Document section Block Start
Posts Tagged ‘Osama’

(A Girl Named) Osama

By: Jonas Cukierman

A young Afghan girl must pass herself off as a boy (Osama) to help her family after the Taliban,   closes the hospital where she and her mother work.

Along with the film Kandahar , Osama is one of the most thorough depictions of how women are treated in a fanatical world where men are untouchable and laws are enforced at the whim of a few religious hardliners.

The locations and cinematography are a testimony to the time and place in which our characters evolve. As far as the eye can see, there exists a small village neck-deep in poverty, squalor, and the iron-fisted, looming shadow of the Taliban. There is not a subject more pervasive than this film as far as epitomizing the lack of women’s rights in a place where such basic entitlements as medical care are virtually nonexistent.

There is one scene in particular which is especially powerful in its own, unassuming way. While taking part in a wedding ceremony, a group of women’s festivities are cut short by the arrival of Taliban officials. As soon as they turn up, the veils go on,  and the joyous adulations of celebration cleverly turn into cries and wails of a funeral rite.

Osama’s beauty as a film rests in its simplicity, as well as the character’s newfound self-awareness. Furthermore, the film’s allure is reflected in director Siddiq Barmak‘s, use of contrasting colors. The saturated blues of the women’s garb are the flower in the cement garden of grey, dilapidated houses and crumbling walls into which the invisible, yet unmistakable presence of souls are felt; souls whose lives have been inextricable turned upside-down by war, famine, and hardship.

Audiences will hopefully be astonished at the richness of a people and their religious beliefs, which are fueled by frenetic radicalism on one hand, and a truly peaceful devotion to God on the other.

In the end, viewers and Osama are exposed  to the bleak and unfortunate prospects reserved for women in such a dark period in Afghanistan’s history.

Soon after Osama’s real identity is discovered, she is married off to a man old enough to be her grandfather – and then some.

However, the bitter end is perhaps the most redeeming quality of the film. The fact we are, like Osama, the focus of a realistic ending is reason enough to ponder the history of how such patriarchal societies came into existence.
Document section Block End
▶ [Work order]
Answer these questions using the review of the film Osama.
1. Which other film does the review name alongside Osama?
2. Who directed Osama?
3. What happens to Osama soon after her real identity is discovered?
Records supplied Block Start
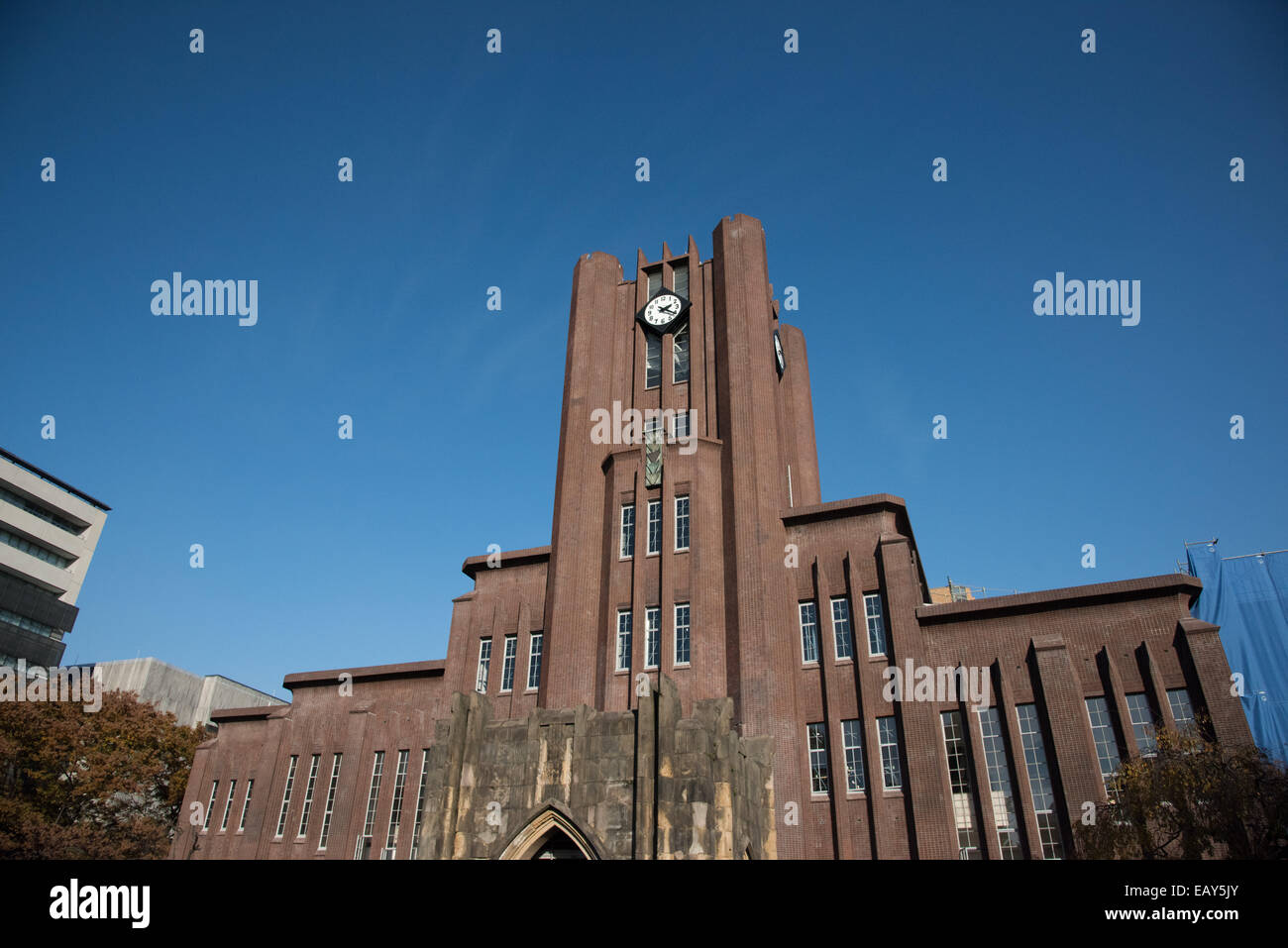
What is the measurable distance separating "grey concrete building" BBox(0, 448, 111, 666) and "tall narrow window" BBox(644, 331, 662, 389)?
5695 centimetres

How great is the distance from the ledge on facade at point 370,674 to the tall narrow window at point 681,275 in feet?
63.8

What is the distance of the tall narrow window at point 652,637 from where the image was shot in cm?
2797

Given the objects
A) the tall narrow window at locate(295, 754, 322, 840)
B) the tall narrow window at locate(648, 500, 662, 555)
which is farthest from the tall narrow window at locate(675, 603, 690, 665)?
the tall narrow window at locate(295, 754, 322, 840)

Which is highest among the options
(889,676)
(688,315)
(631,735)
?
(688,315)

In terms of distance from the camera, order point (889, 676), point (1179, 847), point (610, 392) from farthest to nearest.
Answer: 1. point (610, 392)
2. point (889, 676)
3. point (1179, 847)

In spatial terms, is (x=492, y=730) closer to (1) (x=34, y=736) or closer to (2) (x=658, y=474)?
(2) (x=658, y=474)

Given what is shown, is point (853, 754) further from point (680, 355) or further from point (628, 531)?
point (680, 355)

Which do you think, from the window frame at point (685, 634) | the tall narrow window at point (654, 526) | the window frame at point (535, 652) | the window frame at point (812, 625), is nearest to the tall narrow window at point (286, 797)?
the window frame at point (535, 652)

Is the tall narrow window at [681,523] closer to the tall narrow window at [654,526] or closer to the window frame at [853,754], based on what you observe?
the tall narrow window at [654,526]

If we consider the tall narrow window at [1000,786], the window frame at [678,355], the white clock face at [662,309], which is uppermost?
the white clock face at [662,309]

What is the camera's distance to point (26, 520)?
67.2m

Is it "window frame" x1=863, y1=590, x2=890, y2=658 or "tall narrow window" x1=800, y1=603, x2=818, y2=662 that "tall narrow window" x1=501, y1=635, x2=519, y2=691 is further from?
"window frame" x1=863, y1=590, x2=890, y2=658

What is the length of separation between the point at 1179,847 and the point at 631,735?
517 inches
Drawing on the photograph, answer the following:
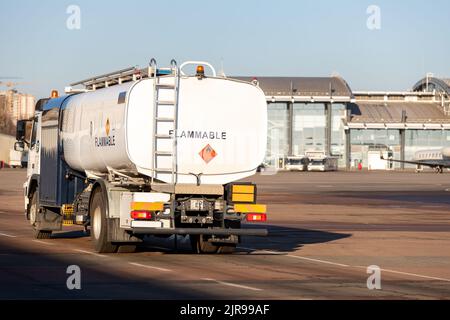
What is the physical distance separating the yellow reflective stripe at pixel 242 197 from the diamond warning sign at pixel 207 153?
0.88 metres

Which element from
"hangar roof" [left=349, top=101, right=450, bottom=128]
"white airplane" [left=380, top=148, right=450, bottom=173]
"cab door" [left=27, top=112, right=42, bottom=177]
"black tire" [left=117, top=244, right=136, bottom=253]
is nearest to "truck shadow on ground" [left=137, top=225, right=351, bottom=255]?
"black tire" [left=117, top=244, right=136, bottom=253]

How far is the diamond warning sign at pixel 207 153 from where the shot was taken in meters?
21.8

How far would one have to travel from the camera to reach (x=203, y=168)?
71.7 feet

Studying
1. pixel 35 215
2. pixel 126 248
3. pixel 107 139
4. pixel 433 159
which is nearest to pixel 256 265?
pixel 126 248

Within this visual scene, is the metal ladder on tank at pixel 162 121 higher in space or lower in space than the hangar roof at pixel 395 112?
lower

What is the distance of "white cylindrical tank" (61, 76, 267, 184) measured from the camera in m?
21.3

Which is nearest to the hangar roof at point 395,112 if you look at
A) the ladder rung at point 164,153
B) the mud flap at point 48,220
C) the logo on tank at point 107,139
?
the mud flap at point 48,220

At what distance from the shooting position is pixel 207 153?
2181cm

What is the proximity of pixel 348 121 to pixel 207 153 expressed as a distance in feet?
433

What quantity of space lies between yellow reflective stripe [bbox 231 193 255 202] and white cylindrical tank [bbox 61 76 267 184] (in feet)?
1.25

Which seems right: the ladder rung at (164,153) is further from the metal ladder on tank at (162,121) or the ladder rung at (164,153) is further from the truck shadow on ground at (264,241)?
the truck shadow on ground at (264,241)

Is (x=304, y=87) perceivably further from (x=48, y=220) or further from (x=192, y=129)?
(x=192, y=129)

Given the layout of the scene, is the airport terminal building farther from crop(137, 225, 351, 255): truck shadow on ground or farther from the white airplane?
crop(137, 225, 351, 255): truck shadow on ground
Records supplied Block End
▶ [Problem solution]
1. Kandahar.
2. Siddiq Barmak.
3. She is married off to a man old enough to be her grandfather.